**EXERCISE GOAL:**
How many lines of the records contain the word "Health"? Reply with the number alone.

**DATA TO EXAMINE:**
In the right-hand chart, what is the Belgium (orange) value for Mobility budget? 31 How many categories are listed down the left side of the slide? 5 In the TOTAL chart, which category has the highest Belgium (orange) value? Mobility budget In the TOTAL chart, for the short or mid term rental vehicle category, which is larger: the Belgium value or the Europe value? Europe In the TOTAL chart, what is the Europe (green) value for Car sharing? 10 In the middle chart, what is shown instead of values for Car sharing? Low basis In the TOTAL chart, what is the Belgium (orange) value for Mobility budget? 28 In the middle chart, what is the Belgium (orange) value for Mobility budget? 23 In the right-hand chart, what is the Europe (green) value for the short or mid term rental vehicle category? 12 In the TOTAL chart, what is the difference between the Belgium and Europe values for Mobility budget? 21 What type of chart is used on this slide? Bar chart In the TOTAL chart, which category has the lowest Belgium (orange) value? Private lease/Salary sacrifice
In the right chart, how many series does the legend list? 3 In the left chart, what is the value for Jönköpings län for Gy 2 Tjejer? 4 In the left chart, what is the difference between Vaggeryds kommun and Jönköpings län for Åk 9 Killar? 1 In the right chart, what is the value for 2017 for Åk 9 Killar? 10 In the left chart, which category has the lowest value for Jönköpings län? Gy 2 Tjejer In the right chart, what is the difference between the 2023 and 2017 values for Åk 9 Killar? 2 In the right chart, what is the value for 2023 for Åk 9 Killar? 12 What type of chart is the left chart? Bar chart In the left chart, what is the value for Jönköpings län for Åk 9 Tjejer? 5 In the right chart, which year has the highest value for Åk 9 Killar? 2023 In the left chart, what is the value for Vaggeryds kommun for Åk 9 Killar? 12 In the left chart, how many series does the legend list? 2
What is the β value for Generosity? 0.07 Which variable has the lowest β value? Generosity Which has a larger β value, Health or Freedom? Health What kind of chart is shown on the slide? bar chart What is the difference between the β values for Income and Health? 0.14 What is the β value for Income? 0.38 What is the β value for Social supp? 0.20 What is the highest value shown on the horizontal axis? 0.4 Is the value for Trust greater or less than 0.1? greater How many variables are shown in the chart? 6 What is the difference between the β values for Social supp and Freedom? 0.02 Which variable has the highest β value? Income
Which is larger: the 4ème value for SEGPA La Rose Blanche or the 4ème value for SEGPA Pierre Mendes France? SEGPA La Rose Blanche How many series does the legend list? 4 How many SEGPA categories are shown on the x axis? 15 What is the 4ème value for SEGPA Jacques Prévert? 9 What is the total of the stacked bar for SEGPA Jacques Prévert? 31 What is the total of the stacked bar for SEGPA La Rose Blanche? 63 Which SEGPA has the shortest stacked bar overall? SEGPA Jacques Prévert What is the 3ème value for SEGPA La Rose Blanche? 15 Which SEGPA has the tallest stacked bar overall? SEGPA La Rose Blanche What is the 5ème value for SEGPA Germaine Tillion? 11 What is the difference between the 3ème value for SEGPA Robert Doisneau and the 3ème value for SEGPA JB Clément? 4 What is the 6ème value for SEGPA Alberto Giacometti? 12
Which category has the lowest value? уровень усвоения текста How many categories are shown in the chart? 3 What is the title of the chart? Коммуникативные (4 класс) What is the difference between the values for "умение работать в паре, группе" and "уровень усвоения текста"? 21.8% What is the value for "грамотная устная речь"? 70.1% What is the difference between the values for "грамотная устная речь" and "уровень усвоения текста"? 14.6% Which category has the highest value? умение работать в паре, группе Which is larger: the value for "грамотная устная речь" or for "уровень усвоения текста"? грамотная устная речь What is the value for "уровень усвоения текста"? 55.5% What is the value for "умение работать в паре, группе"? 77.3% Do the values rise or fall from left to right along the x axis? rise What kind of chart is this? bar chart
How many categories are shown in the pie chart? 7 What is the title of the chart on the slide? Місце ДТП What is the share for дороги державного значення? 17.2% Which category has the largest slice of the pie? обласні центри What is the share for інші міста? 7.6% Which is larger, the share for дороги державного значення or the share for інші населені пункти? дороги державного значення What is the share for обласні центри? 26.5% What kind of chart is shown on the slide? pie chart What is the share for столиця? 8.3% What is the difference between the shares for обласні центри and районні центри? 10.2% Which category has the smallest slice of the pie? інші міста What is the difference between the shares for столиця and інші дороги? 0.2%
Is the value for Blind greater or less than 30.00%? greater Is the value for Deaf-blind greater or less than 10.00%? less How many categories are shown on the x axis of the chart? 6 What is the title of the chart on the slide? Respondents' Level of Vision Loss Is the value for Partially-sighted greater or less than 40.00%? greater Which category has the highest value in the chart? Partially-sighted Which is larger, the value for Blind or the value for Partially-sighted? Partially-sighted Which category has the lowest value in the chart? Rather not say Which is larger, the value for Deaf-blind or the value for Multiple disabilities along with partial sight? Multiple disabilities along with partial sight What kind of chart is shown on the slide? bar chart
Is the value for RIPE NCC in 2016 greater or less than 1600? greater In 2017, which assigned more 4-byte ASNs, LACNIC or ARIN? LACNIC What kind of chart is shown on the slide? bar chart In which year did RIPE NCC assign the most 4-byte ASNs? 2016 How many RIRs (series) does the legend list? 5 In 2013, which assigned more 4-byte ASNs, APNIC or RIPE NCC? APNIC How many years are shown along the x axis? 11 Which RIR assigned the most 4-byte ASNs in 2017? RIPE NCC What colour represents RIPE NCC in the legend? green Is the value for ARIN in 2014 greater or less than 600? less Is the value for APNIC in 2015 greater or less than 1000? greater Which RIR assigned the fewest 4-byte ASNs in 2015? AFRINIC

**RESULT BELOW:**
1